For sediment transport modelling, the bed load was calculated based on the extended Meyer-Peter and Müller formula (1948) (Eq. 4).

$$g_{\text{s}} = \phi \sqrt {\left( {\rho_{\text{r}} - 1} \right)gd_{\text{m}}^{3/2} } ,$$

$$\phi = c_{\text{MP}} (\theta^{\prime} - \theta_{\text{cr}} )^{3/2} \quad \theta^{\prime} = \mu \frac{hJ}{{(\rho_{\text{r}} - 1)d_{\text{m}} }}\quad \mu = \left( {\frac{{k_{\text{St}} }}{{k^{\prime}_{\text{St}} }}} \right)^{3/2},$$

(4)

where h = water depth (m), g = acceleration due to gravity (9.81 ms⁻²), d_m = mean diameter (m), ρ_r = ρ_s/ρ_w relative density (ρ_w = density of water) (–), μ = ripple coefficient (–), k_st = roughness coefficient (Strickler), k′_st = grain roughness, θ_cr = critical Shields parameter (0.03), J = frictional slope (–) and c_MP = pre-factor in MPM-Eq. (7.3).
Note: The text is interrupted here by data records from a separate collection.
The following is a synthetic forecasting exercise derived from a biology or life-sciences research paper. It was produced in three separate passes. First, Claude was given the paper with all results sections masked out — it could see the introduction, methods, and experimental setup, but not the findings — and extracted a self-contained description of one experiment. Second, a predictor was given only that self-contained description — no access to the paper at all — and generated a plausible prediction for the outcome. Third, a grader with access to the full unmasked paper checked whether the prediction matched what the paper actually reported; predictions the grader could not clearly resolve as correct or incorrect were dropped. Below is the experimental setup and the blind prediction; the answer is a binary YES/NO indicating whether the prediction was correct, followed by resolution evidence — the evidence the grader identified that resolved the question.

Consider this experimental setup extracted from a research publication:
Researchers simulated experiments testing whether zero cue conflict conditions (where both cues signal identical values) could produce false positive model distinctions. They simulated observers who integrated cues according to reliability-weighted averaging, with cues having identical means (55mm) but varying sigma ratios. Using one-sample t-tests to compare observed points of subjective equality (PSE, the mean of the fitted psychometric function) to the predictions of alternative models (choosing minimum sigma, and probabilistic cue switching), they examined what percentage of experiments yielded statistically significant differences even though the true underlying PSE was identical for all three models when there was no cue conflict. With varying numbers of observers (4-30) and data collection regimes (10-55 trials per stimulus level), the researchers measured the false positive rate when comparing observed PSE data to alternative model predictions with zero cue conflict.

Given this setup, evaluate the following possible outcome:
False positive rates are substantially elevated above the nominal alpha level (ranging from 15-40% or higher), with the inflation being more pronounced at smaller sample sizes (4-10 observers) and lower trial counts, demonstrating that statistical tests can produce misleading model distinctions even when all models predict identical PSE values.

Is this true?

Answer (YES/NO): NO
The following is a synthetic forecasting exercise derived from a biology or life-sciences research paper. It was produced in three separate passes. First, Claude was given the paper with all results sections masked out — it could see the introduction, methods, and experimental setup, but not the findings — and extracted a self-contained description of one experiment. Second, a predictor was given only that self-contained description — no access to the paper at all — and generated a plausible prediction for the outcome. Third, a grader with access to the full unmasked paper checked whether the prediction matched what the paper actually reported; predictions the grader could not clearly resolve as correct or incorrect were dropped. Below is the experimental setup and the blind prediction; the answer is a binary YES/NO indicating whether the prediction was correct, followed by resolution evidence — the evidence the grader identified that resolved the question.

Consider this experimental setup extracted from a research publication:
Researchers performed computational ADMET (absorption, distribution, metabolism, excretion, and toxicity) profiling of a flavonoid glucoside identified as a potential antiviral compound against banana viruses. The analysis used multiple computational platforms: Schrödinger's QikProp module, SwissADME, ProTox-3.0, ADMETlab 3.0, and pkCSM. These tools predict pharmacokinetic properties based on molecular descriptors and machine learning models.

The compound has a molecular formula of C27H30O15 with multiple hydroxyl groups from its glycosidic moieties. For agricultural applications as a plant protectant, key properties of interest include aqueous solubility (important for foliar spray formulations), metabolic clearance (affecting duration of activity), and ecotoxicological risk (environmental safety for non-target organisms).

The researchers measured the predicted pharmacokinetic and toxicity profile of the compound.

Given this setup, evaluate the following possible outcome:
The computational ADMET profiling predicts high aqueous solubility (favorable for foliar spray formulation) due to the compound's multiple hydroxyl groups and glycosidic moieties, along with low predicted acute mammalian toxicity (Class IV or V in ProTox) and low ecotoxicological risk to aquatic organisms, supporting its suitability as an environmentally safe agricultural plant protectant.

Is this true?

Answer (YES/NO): NO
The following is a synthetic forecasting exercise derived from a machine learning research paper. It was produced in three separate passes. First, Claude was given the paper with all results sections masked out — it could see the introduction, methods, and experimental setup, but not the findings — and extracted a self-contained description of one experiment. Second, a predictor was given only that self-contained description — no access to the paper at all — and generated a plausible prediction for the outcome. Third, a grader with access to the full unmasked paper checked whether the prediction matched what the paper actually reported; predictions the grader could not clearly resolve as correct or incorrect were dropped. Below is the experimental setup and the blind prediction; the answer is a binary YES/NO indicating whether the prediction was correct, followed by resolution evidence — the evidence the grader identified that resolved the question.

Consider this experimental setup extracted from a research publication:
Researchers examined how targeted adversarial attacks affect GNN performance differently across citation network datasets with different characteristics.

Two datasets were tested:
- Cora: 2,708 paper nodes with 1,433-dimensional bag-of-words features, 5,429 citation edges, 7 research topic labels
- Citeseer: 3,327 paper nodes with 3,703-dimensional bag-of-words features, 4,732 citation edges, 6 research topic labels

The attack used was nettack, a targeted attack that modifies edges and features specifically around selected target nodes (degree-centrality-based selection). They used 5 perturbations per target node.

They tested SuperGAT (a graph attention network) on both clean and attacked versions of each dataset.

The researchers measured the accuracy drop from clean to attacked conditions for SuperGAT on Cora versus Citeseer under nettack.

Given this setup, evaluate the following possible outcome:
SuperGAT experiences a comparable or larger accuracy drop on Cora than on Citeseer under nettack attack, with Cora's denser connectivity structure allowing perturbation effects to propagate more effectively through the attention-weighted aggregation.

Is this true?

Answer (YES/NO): NO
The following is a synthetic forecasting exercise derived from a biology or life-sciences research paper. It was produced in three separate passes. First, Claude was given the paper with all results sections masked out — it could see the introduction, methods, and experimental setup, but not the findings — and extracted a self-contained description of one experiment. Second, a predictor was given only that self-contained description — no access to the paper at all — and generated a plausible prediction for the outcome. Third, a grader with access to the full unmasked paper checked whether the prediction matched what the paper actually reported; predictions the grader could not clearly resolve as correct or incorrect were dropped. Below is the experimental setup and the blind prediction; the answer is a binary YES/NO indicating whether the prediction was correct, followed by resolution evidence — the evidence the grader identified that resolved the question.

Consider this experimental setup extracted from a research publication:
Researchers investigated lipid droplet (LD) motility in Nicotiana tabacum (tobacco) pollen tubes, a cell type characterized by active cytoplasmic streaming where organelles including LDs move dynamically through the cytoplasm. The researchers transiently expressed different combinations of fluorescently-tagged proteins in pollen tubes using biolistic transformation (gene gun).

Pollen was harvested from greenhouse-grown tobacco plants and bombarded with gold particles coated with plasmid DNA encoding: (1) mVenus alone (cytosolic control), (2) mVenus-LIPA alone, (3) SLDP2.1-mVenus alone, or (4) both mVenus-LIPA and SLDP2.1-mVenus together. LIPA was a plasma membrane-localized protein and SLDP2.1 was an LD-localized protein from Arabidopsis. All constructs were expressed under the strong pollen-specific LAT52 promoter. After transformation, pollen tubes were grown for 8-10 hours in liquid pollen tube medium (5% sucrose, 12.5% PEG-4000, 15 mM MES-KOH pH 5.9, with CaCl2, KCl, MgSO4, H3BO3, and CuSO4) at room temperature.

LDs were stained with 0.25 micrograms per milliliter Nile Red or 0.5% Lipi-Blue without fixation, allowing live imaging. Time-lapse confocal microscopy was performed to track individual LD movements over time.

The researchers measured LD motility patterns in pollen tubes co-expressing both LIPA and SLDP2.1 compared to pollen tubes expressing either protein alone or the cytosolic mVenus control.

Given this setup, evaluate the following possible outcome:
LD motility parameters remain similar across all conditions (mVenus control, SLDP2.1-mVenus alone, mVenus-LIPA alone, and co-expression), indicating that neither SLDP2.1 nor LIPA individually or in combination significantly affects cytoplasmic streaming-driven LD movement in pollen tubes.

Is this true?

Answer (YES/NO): NO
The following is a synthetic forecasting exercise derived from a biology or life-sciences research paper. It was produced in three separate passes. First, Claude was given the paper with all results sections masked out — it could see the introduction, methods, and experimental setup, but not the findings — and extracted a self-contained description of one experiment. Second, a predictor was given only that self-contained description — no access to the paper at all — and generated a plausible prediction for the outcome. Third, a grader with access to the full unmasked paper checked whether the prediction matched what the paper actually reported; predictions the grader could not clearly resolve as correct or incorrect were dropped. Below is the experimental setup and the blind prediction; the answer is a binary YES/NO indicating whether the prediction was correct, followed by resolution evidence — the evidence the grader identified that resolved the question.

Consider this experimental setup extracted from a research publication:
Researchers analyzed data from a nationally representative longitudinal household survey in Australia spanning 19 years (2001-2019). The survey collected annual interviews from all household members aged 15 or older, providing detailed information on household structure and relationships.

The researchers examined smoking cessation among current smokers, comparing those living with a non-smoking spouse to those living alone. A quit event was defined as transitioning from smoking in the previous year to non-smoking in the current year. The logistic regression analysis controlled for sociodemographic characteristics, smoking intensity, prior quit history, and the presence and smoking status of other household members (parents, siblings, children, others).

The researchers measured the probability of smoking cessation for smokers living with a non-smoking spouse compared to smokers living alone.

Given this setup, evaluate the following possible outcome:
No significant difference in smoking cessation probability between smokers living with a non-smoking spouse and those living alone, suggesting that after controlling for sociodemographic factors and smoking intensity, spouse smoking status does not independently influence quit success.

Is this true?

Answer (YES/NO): NO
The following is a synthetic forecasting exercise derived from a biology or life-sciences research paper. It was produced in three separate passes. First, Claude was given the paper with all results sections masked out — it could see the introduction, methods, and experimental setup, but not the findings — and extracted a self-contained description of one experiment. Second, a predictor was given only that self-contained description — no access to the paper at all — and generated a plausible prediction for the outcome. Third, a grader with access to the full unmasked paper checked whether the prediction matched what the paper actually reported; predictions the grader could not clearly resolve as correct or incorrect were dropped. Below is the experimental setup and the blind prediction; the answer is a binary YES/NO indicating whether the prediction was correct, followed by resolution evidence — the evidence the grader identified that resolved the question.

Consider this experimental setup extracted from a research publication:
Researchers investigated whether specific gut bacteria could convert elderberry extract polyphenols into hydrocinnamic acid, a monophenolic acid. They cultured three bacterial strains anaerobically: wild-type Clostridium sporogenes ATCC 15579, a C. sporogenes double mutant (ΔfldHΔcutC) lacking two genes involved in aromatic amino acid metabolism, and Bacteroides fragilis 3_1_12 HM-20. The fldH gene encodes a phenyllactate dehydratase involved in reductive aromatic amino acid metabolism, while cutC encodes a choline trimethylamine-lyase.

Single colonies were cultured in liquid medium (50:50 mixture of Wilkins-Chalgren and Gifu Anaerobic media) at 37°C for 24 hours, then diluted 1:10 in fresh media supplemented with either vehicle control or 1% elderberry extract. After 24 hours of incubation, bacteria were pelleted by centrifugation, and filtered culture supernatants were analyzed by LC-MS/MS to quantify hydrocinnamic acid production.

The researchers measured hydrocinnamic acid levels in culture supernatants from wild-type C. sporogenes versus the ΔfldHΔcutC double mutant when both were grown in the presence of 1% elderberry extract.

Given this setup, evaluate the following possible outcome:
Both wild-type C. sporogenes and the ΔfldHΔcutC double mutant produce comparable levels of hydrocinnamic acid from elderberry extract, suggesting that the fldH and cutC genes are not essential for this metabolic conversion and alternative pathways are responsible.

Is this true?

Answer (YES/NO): YES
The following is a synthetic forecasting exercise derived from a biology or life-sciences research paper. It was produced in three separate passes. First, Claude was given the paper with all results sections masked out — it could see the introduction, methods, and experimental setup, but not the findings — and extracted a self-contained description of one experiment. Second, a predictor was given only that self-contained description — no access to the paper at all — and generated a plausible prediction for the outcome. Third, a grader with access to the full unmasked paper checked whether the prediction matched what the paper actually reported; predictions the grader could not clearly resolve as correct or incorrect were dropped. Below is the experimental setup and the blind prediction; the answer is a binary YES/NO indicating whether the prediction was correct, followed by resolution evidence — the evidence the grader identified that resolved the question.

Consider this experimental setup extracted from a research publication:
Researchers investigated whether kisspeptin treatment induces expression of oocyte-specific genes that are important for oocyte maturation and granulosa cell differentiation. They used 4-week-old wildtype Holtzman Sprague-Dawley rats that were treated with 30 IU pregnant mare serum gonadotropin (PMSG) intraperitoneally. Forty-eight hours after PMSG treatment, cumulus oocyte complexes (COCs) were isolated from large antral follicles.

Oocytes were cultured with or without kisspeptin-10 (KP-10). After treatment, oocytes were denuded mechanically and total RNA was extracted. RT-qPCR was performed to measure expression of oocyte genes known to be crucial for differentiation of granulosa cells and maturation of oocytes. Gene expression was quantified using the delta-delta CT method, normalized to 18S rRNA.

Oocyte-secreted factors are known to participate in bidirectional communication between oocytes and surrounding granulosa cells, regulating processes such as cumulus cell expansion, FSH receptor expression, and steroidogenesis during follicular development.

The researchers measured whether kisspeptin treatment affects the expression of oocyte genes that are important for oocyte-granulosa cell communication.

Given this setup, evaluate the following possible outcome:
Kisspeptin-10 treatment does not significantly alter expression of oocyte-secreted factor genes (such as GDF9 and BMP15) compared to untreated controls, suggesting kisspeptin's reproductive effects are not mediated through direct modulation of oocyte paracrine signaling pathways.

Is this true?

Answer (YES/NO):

The applied model (Hydro_GS) determines the frictional slope according to the Manning–Strickler equation (Eq. 5).

$$J = \frac{{v^{2} }}{{k_{\text{St}}^{2} h^{4/3} }},$$

(5)

where v = depth-averaged flow velocity (ms⁻¹) and h = water depth (m).

Steady state discharge simulations were used to model sediment transport and to analyse deposition rates at the artificial and natural spawning sites (n = 12) of anadromous brown trout and Atlantic Salmon at the Aurlandselva, taking representative grain sizes into account. Roughness coefficients (Mannings n) were calibrated under low flow conditions (3.88 m³s⁻¹), validated in relation to the Hauer et al. (2015) study with an overall roughness (grain, form roughness) of n = 0.91 and were modified due to rising stages (e.g. hundred years flood, n = 0.056). Hydrological scenarios are based on the recorded discharge data of the monitoring period (Fig. 2). For the two-dimensional depth-averaged sediment transport model, only the highest discharge of 2014 with 143.6 m³s⁻¹ (Fig. 2) was used as it was assumed that this flow rate contains the maximum forces (e.g. bottom shear stress) responsible for maximum reshaping of the investigated spawning sites.

Biological monitoring

Six of the spawning areas spread from the lake outlet to the mouth of the Aurlandselva were monitored biologically in the period 2010–2015. Each year, it was checked if fish had spawned by searching for spawning redds and eggs following the method of Barlaup et al. (2008). The sites were searched for typical spawning redds, a characteristic pit in the gravel and a tail of gravel directly downstream. In March, when eggs were eyed and tolerated movement, the redds were researched under water by carefully removing gravel with a shovel until potential eggs were found. Spawning could thus be verified.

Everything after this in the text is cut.